--- Material provided ---
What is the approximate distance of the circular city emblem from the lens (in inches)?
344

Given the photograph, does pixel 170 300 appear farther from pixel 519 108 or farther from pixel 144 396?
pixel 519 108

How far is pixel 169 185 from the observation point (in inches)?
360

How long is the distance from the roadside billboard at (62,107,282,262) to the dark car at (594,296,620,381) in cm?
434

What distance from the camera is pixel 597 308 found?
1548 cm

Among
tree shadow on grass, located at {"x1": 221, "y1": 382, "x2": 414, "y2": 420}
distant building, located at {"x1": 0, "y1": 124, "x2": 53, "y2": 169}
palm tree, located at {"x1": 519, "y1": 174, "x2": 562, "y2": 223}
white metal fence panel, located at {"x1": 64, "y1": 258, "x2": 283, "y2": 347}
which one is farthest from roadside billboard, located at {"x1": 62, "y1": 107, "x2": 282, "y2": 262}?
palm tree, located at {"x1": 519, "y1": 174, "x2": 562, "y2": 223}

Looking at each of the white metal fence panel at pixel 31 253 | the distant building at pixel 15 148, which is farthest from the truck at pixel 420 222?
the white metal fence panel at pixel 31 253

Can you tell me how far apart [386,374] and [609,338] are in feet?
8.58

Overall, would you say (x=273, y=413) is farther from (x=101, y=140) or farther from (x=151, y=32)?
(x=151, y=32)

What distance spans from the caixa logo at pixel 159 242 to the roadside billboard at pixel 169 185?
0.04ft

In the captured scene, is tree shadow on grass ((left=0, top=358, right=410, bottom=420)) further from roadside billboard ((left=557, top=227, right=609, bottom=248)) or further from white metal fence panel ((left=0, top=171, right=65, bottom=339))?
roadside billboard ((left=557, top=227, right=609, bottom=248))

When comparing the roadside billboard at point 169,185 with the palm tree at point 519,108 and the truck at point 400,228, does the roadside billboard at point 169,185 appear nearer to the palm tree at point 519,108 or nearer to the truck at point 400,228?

--- The request ---
Extract the listing in its entirety, matching it exactly.

--- Solution for this problem ---
What is the approximate distance of the circular city emblem from the lens (in inches)?
344

Given the photograph, does pixel 170 300 appear farther from pixel 519 108 or farther from pixel 144 396?
pixel 519 108

How far is pixel 169 185 from the observation point (in inches)?
360

How long is the distance from the roadside billboard at (62,107,282,262) to the dark car at (594,296,620,381) in cm?
434

What distance from the camera is pixel 597 308 found?
1548 cm

Among
tree shadow on grass, located at {"x1": 221, "y1": 382, "x2": 414, "y2": 420}
distant building, located at {"x1": 0, "y1": 124, "x2": 53, "y2": 169}
palm tree, located at {"x1": 519, "y1": 174, "x2": 562, "y2": 223}
white metal fence panel, located at {"x1": 64, "y1": 258, "x2": 283, "y2": 347}
which one is farthest from roadside billboard, located at {"x1": 62, "y1": 107, "x2": 282, "y2": 262}?
palm tree, located at {"x1": 519, "y1": 174, "x2": 562, "y2": 223}

Looking at each of the white metal fence panel at pixel 31 253 | the distant building at pixel 15 148, which is farthest from the truck at pixel 420 222?
the white metal fence panel at pixel 31 253

Can you tell me how far apart [386,374] and [609,338] are in feet?
8.58

Overall, would you say (x=273, y=413) is farther from (x=101, y=140) or farther from (x=151, y=32)?
(x=151, y=32)

What distance spans from the caixa logo at pixel 159 242 to the roadside billboard at pixel 169 185?
0.04ft

In the captured scene, is tree shadow on grass ((left=0, top=358, right=410, bottom=420)) further from roadside billboard ((left=557, top=227, right=609, bottom=248)) or further from white metal fence panel ((left=0, top=171, right=65, bottom=339))?
roadside billboard ((left=557, top=227, right=609, bottom=248))

When comparing the roadside billboard at point 169,185 with the palm tree at point 519,108 and the truck at point 400,228, does the roadside billboard at point 169,185 appear nearer to the palm tree at point 519,108 or nearer to the truck at point 400,228?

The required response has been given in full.